The idea is that you write in the details of the function into a function like, use_new_distribution, providing the name of the distribution, parameters, args, bounds, and whether it is in TFP.

There might also be some helper functions to help users find their function + args in TFP as well.

Perhaps methods could be written to establish new distributions based on existing functions from packages like distributional, but perhaps that might be a bit too much magic.

The templating could be done with whisker

below is some pseudo code of how this might work.

# function to create template of R6 distribution

use_new_distribution <- function(name, # character
                             parameters, # list
                             dim, #expected dimension?
                             args, # extra arguments
                             bounds, # two parameters, e.g., c(0, Inf) 
                             in_tfp){ # logical, is it in tensorflow?

"{name} <- R6Class("
    "{name}_distribution"
    inherit = distribution_node,
    public = list(

      initialize = function(parameter, dim, args) {

        '{parameter <- as.greta_array(parameter)}'

        # add the nodes as parents and parameters
        dim <- check_dims('{parameter}', target_dim = dim)

        # put other checks here
        # see for example, 'check_positive', etc.
          # e.g., check_positive(truncation)

        # 
        self$bounds <- c(0, Inf)
        super$initialize("{name}", dim, args)
        # this happens for each one
        'self$add_parameter(parameters, "parameters")'
      },

      # this part will be tricky if there isn't a tensorflow probability
      # distribution already defined.

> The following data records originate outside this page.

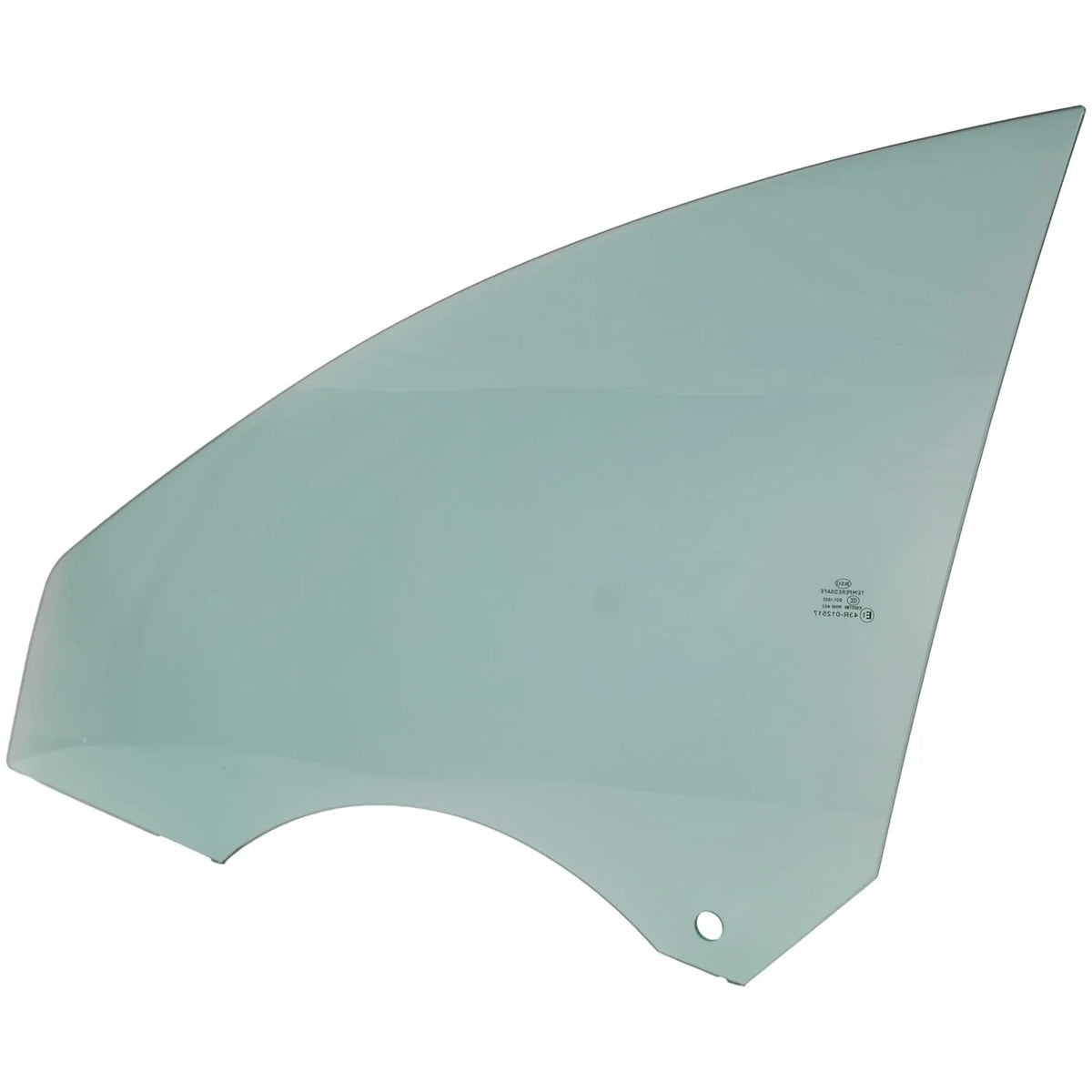 Front Door Glass (Driver) for Mercedes CLA45 AMG
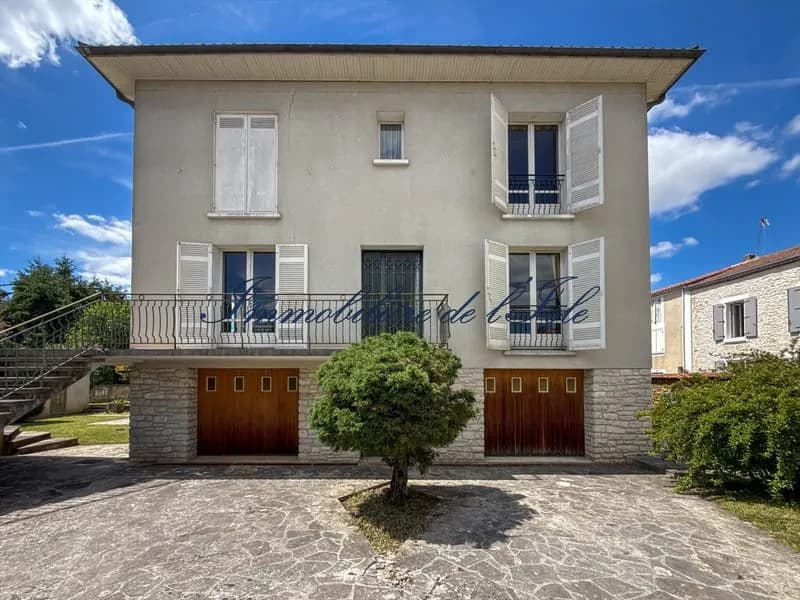Immeuble A Diviser Secteur St-Georges - Photo 1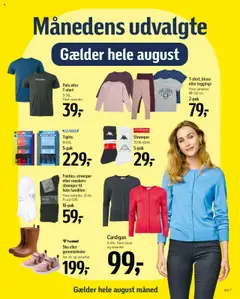 Føtex Tilbudsavis gyldig fra 15.08.2025 | Side: 8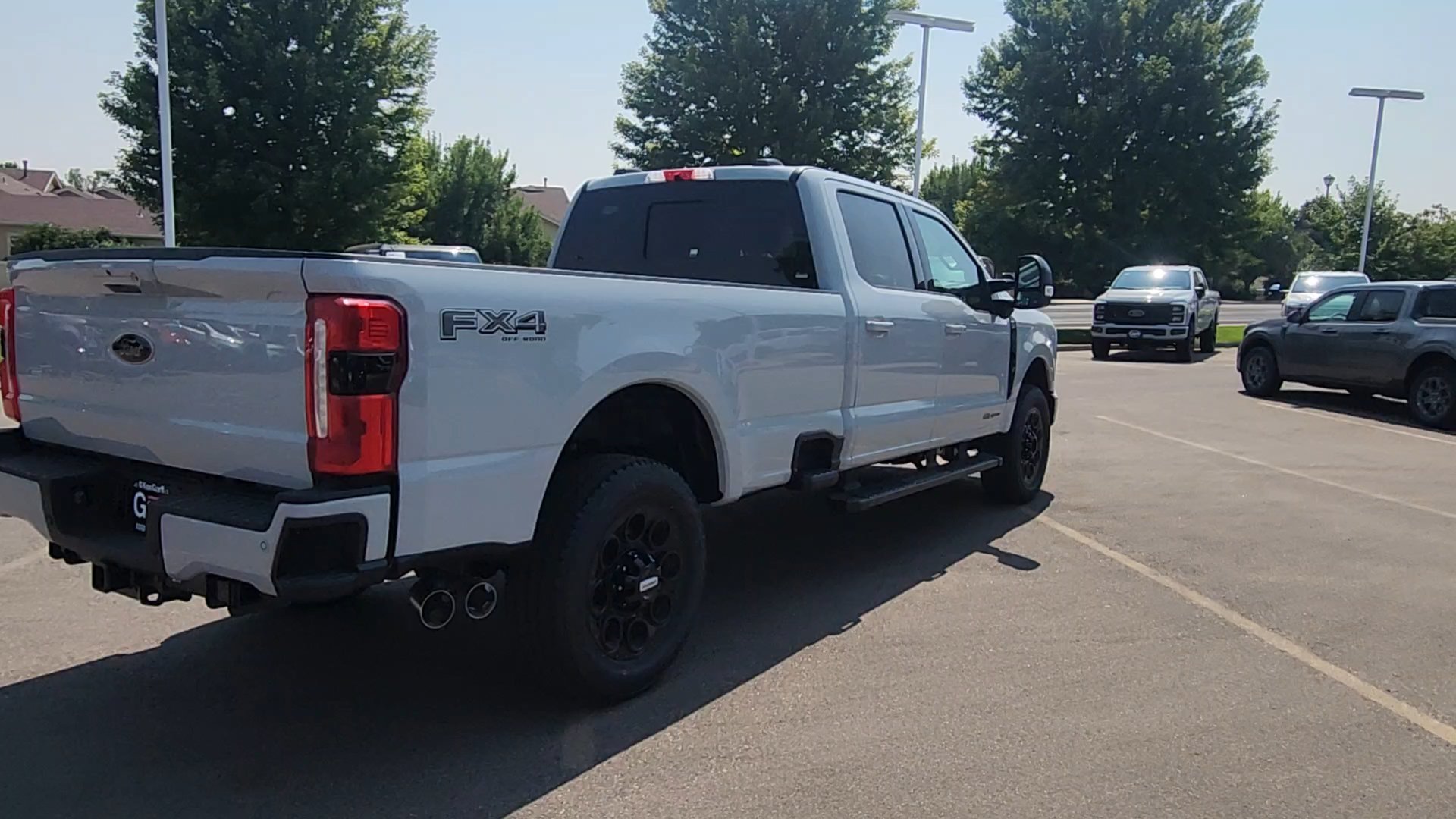 New 2026 Avalanche Ford LARIAT image 10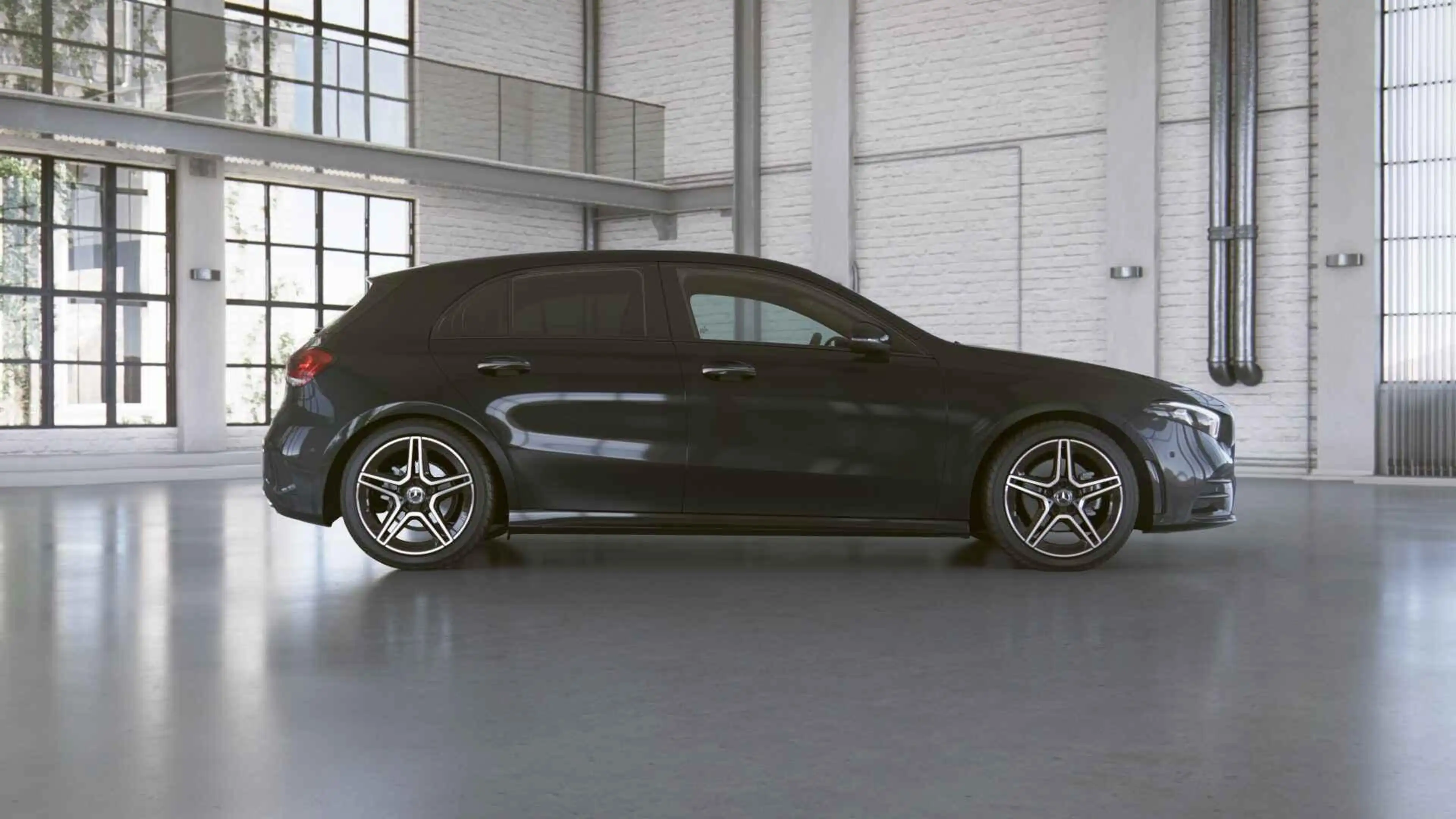 Mercedes-Benz A 180 AMG Line | Night | Panoramadak | Stoelverwarming | — photo 3
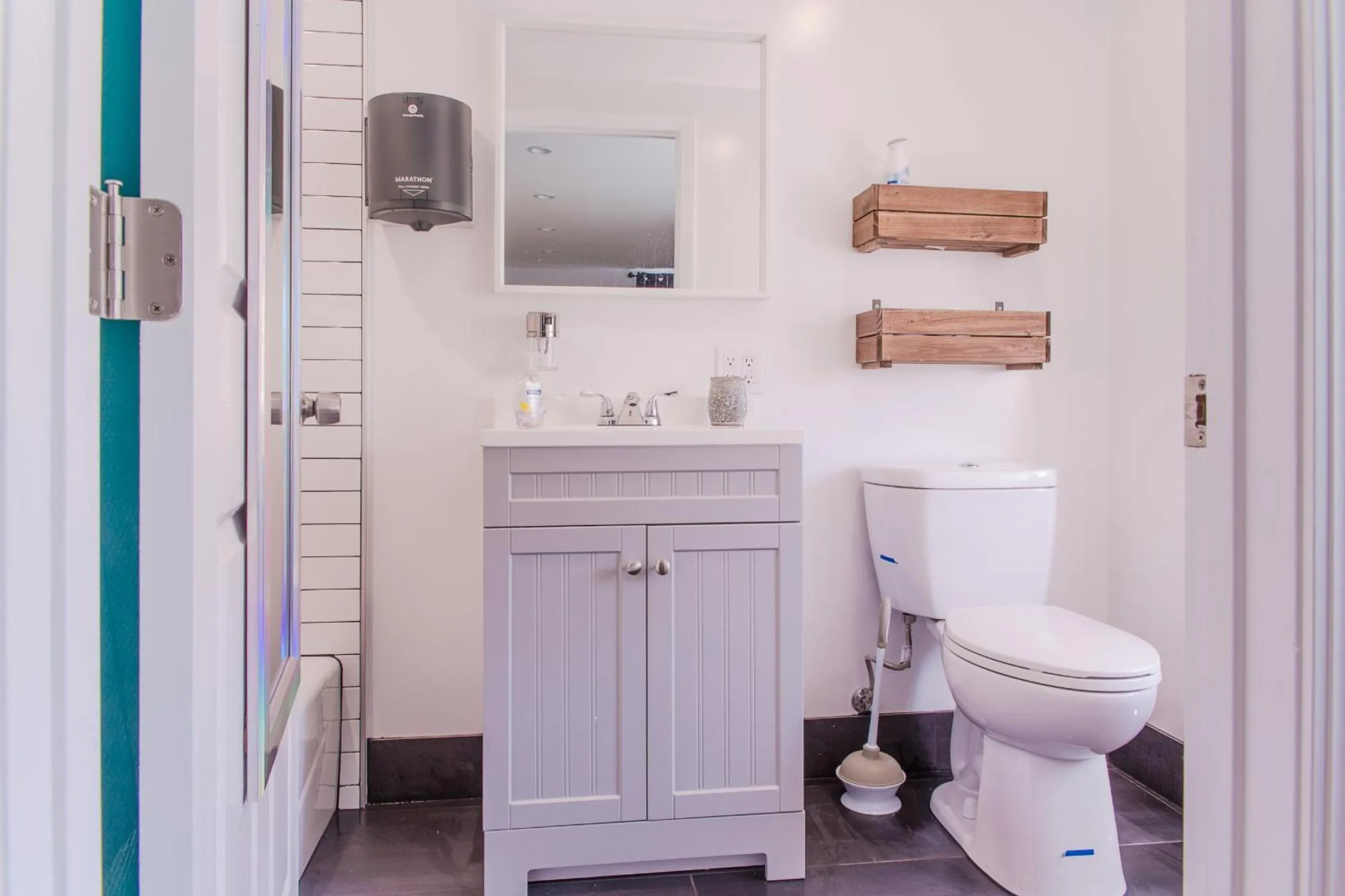 Bathroom in The Rumi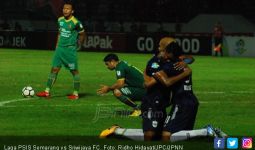 PSIS Kalahkan Sriwijaya FC, Debut Alfredo Vera Ternoda - JPNN.com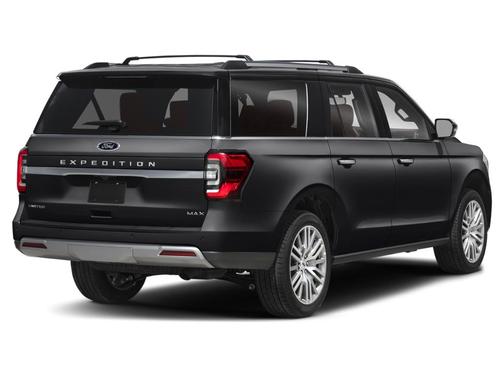 White 2024 Ford Expedition Max Limited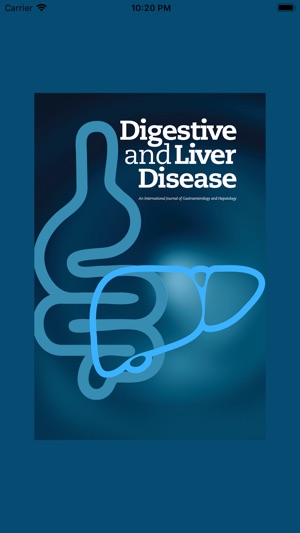 Digestive and Liver Disease(圖1)-速報App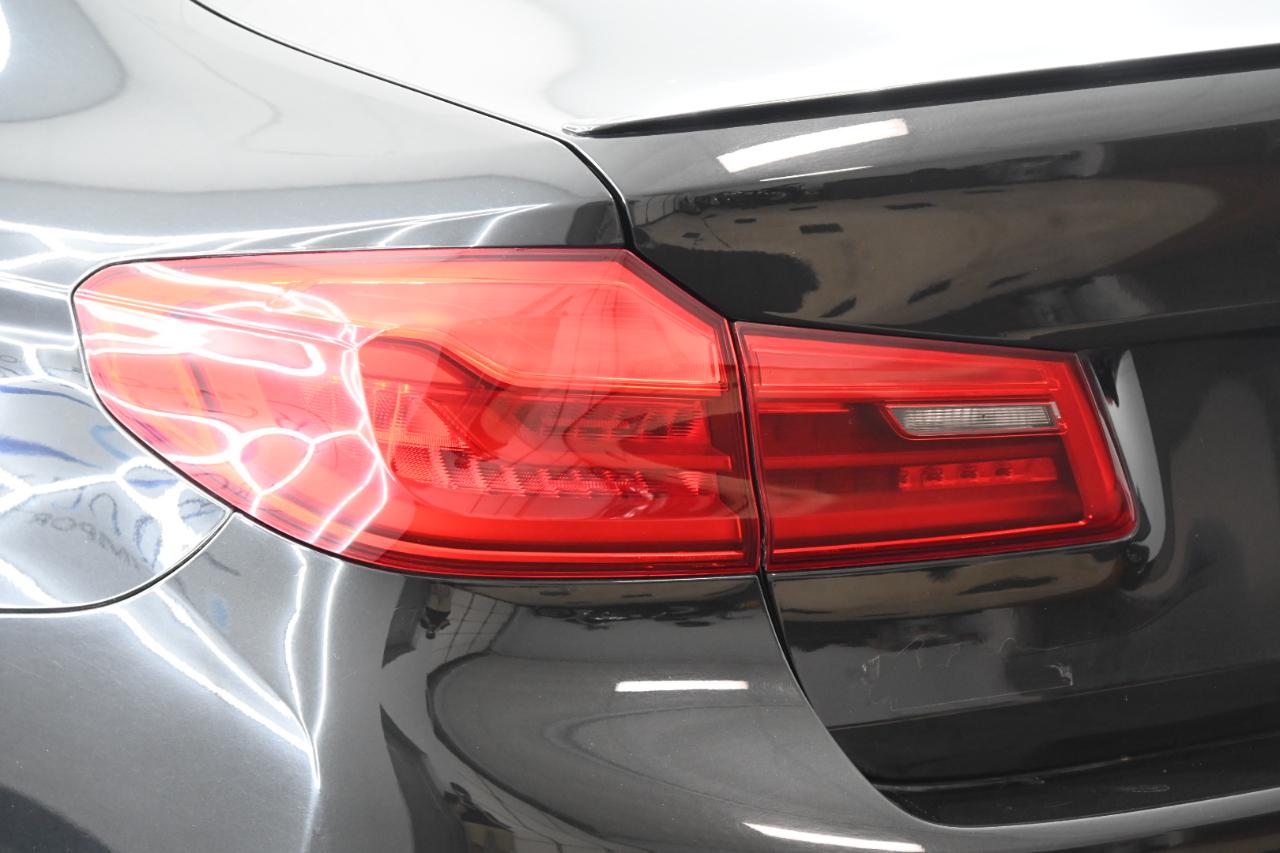 BMW M5 Sedan 2018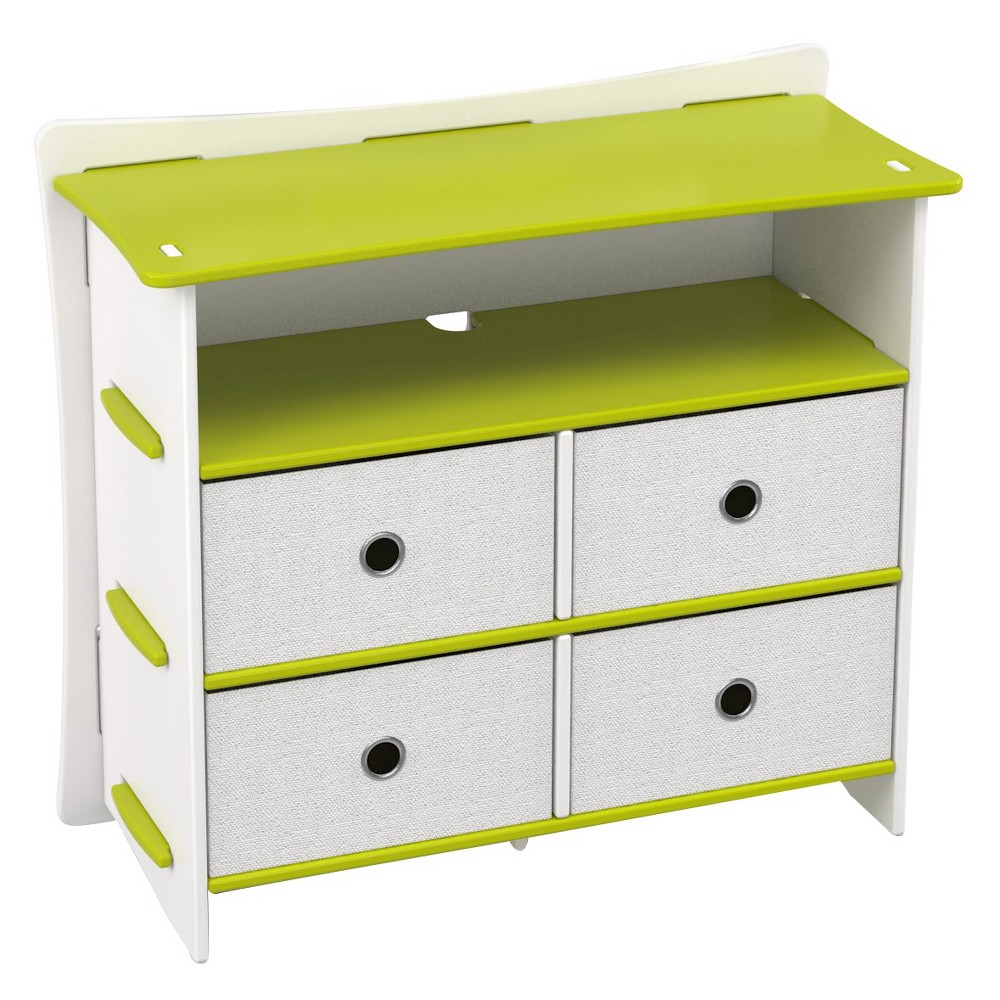 UPC 814554010190 product image for Kids Dresser: Legaré Frog 36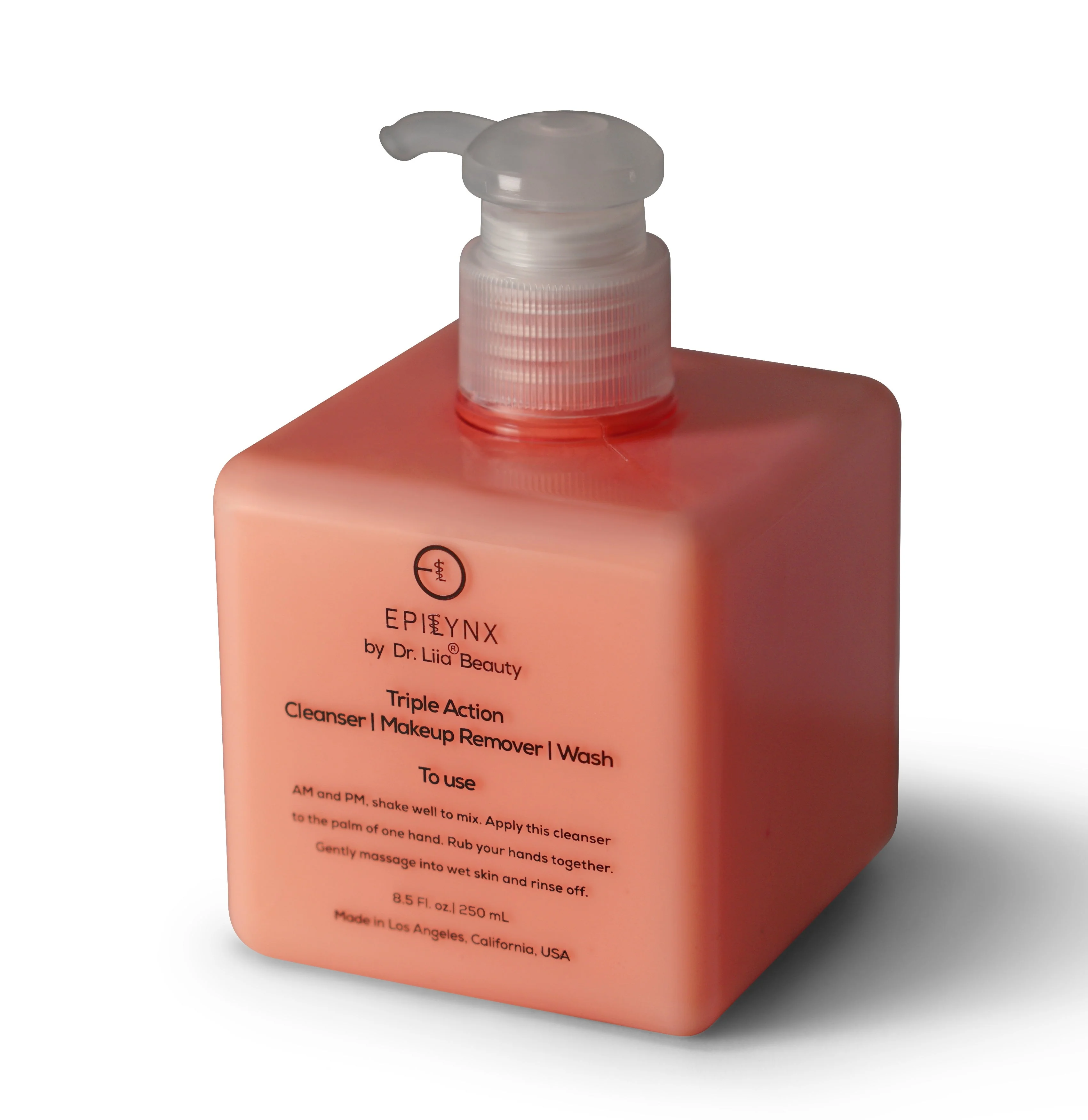 Gentle Hydrating Facial Cleanser – Aloe, Cucumber & Antioxidants (Nut-Free, Gluten-Free, Vegan) - Image 8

Perhaps provide an example for both the
      # TF distribution if it exists, and also if the tfp distribution doesn't
      # exist. Perhaps also include a list data object in greta of the available
      # TFP distributions/arguments?

      if (in_tfp) {

        tf_distrib = function('{parameters}', dag) {
          tfp$distributions$'{name}'(concentration = parameters$shape,
                                     rate = parameters$rate)
        }

      }

    )
  )

}

This is an example distribution, this is the gamma_distribution function

gamma_distribution <- R6Class(
  "gamma_distribution",
  inherit = distribution_node,
  public = list(

    initialize = function(shape, rate, dim, truncation) {

      shape <- as.greta_array(shape)
      rate <- as.greta_array(rate)

      # add the nodes as parents and parameters
      dim <- check_dims(shape, rate, target_dim = dim)
      check_positive(truncation)
      self$bounds <- c(0, Inf)
      super$initialize("gamma", dim, truncation)
      self$add_parameter(shape, "shape")
      self$add_parameter(rate, "rate")
    },

    tf_distrib = function(parameters, dag) {
      tfp$distributions$Gamma(concentration = parameters$shape,
                              rate = parameters$rate)
    }

  )
)
njtierney commented 3 years ago

Here is an example of creating a new TF distribution in the F_distribution, this could be broken down in a vignette, discussing the key components that need to be provided for the user, as well as describing how in greta, there is a process for comparing distributions against a reference, which users might need to do if they are contributing to greta, or if they want their own work to be nice and stable.